SHORT EXERCISE A
Answer these from the passage on gas–solid flow modeling below:
(i) What type of particles does the passage investigate?
(ii) Which model is used to calculate the gas–solid interaction force?
(iii) What theory was used to simulate the solid phase?
SHORT EXERCISE B
Extend the passage on gas–solid flow modeling below, picking up right after its last sentence.
* START SELECTED EXTRACT *
The particles investigated in this paper are Geldart B particles. Referring to the previous studies [20,21,22], the gas–solid interaction force is calculated using the Gidaspow model, as shown in Equation (6). Meanwhile, according to the research conducted by Enwald [23], the laminar flow model is used for calculation.

$$K_{gs}=\left\{\begin{array}{l}\frac{3{\epsilon }_s{\epsilon }_g^{-1.65}{\rho }_g}{4d_p}{C}_D\left|u_s-u_g\right|,\hspace{1em}\hspace{1em}\hspace{1em}\hspace{1em}{\epsilon }_g>0.8\\ 150\frac{{\epsilon }_s\left(1-{\epsilon }_g\right){\mu }_g}{{\epsilon }_g{d}_p^2}+1.75\frac{{\epsilon }_s{\rho }_g\left|u_s-u_g\right|}{d_p},\hspace{1em}{\epsilon }_g\le 0.8\end{array}\right.$$

$$C_D=\left\{\begin{array}{ll}\frac{24}{{\alpha }_g{\mathrm{Re}}_s}\left[1+0.15{\left({\epsilon }_g{\mathrm{Re}}_s\right)}^{0.687}\right],\hfill & {\mathrm{Re}}_s\le 1000\hfill \\ 0.44 ,& {\mathrm{Re}}_s>1000\hfill \end{array}\right.$$

(6)

$${\mathrm{Re}}_s=\frac{{\rho }_g{d}_p\left|u_s-u_g\right|}{{\mu }_g}$$

The kinetic theory of granular flow [24] was used to simulate the solid phase. Due to the characteristic of the ‘pseudo-fluid’ in the particle phase, the concept of the particle pseudo-temperature (Gt, m²/s²) is introduced to characterize the energy corresponding to the particle velocity fluctuation, as shown in Equation (7). This theory takes into account the collision between the particles and the resistance between the gas and solid phases, and introduces the solid pressure, the solid volume viscosity, the solid particle viscosity and the probability distribution function of the particle motion, which can be seen in Equations (8)–(10) [25,26,27].
* END SELECTED EXTRACT *
* START LISTED ENTRIES *
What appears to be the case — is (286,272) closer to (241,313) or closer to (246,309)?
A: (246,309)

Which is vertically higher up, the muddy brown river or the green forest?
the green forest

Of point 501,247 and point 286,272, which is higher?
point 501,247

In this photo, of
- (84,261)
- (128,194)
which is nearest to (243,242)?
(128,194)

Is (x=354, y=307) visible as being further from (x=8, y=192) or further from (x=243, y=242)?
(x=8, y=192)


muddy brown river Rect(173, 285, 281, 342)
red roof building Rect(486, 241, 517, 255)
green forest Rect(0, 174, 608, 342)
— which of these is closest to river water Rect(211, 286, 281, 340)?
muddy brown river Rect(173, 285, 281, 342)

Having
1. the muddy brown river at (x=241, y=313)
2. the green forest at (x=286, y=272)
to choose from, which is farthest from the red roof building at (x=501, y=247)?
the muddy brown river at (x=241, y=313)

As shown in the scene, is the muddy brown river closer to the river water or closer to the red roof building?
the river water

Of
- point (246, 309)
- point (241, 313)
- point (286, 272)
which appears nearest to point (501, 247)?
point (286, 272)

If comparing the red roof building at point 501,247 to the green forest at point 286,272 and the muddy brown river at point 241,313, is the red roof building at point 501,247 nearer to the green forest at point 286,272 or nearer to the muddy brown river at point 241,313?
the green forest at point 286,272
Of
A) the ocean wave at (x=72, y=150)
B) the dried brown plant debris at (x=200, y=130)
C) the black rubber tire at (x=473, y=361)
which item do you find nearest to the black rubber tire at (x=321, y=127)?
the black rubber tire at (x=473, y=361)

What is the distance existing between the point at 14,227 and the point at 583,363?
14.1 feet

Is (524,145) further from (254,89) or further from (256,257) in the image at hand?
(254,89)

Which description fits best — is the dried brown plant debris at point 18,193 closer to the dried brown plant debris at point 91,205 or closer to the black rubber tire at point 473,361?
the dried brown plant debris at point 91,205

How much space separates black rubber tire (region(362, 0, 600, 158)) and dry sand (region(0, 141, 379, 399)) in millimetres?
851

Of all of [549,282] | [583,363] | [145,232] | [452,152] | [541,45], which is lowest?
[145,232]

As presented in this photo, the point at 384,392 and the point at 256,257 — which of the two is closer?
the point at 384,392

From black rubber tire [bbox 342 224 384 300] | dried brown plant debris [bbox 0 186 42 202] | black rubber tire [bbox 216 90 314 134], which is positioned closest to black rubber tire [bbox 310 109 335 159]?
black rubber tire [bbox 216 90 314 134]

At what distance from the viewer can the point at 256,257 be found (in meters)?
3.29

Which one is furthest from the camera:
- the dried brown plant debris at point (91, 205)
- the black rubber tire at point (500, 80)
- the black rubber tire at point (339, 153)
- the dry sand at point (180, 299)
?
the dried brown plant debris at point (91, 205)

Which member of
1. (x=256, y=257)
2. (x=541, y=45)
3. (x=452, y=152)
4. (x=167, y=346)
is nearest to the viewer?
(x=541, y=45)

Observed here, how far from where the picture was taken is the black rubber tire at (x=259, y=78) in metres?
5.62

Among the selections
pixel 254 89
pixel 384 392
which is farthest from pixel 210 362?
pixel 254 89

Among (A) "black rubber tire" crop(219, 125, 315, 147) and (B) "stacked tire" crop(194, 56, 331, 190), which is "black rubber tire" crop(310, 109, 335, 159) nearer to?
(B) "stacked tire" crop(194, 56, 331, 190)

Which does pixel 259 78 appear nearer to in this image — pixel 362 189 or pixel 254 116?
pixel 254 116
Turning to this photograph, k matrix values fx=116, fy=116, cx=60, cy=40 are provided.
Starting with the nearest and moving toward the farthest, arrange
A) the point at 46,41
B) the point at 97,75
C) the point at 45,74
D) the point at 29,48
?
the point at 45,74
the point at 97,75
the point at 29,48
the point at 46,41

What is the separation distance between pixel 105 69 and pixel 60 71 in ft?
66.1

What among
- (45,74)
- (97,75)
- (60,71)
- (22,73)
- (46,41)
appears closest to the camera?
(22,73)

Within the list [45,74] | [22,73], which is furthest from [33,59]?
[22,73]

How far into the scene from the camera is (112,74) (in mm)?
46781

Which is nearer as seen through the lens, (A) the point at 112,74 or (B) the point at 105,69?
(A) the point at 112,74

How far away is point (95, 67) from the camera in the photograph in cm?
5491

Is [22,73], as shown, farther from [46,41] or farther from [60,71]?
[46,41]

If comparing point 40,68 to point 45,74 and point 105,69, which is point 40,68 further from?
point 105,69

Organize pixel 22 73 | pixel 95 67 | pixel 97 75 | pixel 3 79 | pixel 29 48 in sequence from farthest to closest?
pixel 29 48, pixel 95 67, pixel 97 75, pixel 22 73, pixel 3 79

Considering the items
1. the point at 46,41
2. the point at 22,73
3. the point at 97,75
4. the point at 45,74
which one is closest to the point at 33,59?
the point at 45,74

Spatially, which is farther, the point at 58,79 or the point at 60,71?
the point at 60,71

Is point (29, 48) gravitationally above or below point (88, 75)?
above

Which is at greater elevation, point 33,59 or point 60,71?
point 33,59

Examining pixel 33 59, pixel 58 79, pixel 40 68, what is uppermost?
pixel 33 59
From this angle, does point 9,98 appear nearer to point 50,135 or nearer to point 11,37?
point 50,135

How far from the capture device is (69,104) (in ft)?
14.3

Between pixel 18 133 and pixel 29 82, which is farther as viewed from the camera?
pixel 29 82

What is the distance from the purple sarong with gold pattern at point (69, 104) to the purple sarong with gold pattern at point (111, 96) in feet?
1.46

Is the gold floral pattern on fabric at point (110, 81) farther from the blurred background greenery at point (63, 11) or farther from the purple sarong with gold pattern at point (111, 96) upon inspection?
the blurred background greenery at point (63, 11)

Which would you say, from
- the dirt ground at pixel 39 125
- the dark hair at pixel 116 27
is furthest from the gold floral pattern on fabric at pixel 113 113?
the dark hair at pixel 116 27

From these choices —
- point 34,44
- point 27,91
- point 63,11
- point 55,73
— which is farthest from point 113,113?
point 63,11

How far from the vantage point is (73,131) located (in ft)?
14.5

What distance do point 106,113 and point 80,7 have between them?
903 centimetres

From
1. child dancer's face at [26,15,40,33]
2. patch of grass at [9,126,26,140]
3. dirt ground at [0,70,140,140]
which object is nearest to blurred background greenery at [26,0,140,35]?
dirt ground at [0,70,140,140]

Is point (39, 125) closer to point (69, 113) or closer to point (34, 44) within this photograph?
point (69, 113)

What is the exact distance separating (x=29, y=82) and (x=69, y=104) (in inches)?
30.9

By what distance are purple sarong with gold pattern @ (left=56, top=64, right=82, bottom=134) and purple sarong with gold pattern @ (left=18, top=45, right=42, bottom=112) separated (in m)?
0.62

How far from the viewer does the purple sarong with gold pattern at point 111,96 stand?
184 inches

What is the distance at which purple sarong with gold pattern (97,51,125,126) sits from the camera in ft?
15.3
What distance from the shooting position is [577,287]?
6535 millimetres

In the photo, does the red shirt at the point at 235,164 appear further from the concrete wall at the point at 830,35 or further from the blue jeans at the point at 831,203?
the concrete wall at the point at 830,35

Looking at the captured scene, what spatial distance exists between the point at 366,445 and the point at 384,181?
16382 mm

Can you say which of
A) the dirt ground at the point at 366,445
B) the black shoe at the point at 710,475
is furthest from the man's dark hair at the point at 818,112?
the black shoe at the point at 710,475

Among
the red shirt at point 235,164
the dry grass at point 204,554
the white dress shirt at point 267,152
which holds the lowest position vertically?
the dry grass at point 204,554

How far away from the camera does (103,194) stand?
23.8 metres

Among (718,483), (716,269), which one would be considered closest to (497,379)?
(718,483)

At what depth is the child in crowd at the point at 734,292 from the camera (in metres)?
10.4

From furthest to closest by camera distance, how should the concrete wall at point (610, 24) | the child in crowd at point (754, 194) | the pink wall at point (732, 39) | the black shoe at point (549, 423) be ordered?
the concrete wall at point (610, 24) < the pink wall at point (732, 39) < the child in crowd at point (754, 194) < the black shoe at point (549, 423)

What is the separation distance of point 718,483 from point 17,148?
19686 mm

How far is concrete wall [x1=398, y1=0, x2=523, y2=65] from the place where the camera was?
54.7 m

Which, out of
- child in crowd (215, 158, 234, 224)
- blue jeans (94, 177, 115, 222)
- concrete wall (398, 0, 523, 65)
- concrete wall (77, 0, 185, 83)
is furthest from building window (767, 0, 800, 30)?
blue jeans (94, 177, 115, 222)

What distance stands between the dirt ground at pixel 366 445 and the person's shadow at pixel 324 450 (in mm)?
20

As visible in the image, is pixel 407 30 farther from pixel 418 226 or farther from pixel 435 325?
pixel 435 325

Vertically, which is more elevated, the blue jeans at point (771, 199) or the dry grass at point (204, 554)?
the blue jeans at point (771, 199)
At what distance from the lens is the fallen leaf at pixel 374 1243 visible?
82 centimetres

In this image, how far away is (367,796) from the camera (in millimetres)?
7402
* END LISTED ENTRIES *
EXERCISE RESULT A
(i) Geldart B particles.
(ii) The Gidaspow model.
(iii) The kinetic theory of granular flow.

EXERCISE RESULT B
$$\begin{gathered} \frac{3}{2}\left[\frac{\partial }{\partial t}\left({\epsilon }_s{\rho }_{s}Gt\right)+\nabla \left({\epsilon }_s{\rho }_{s}Gt\overrightarrow{u_s}\right)\right]=\left(-p_s\overline{\overline{I}}+\overline{\overline{{\tau }_s}}\right):\nabla \overrightarrow{u_s}+\nabla \left({\mathsf{\Gamma }}_{Gt}\nabla Gt\right)-{\gamma }_{Gt}+{\mathrm{\Phi }}_{1s} \\ Gt=\frac{1}{3}〈\overrightarrow{C_s}\cdot \overrightarrow{C_s}〉 \end{gathered}$$

(7)

$$p_s={\epsilon }_s{\rho }_{s}Gt+2{\rho }_s\left(1+e\right){\epsilon }_s^2{g}_{0}Gt$$

(8)

$${\lambda }_s=\frac{4}{3}{\epsilon }_s{\rho }_s{d}_p{g}_0\left(1+e\right)\sqrt{\frac{Gt}{\pi }}$$

(9)

$${\mu }_s={\mu }_{s,col}+{\mu }_{s,kin}+{\mu }_{s,fr}$$

$$\begin{gathered} {\mu }_{s,col}=\frac{4}{5}{\epsilon }_s^2{\rho }_s{d}_p{g}_0\left(1+e\right)\sqrt{\frac{Gt}{\pi }} \\ {\mu }_{s,kin}=\frac{10{\rho }_s{d}_p\sqrt{Gt\pi }}{96{\epsilon }_s\left(1+e\right)g_0}{\left[1+\frac{4}{5}{g}_0{\epsilon }_s\left(1+e\right)\right]}^2{\epsilon }_s \end{gathered}$$

(10)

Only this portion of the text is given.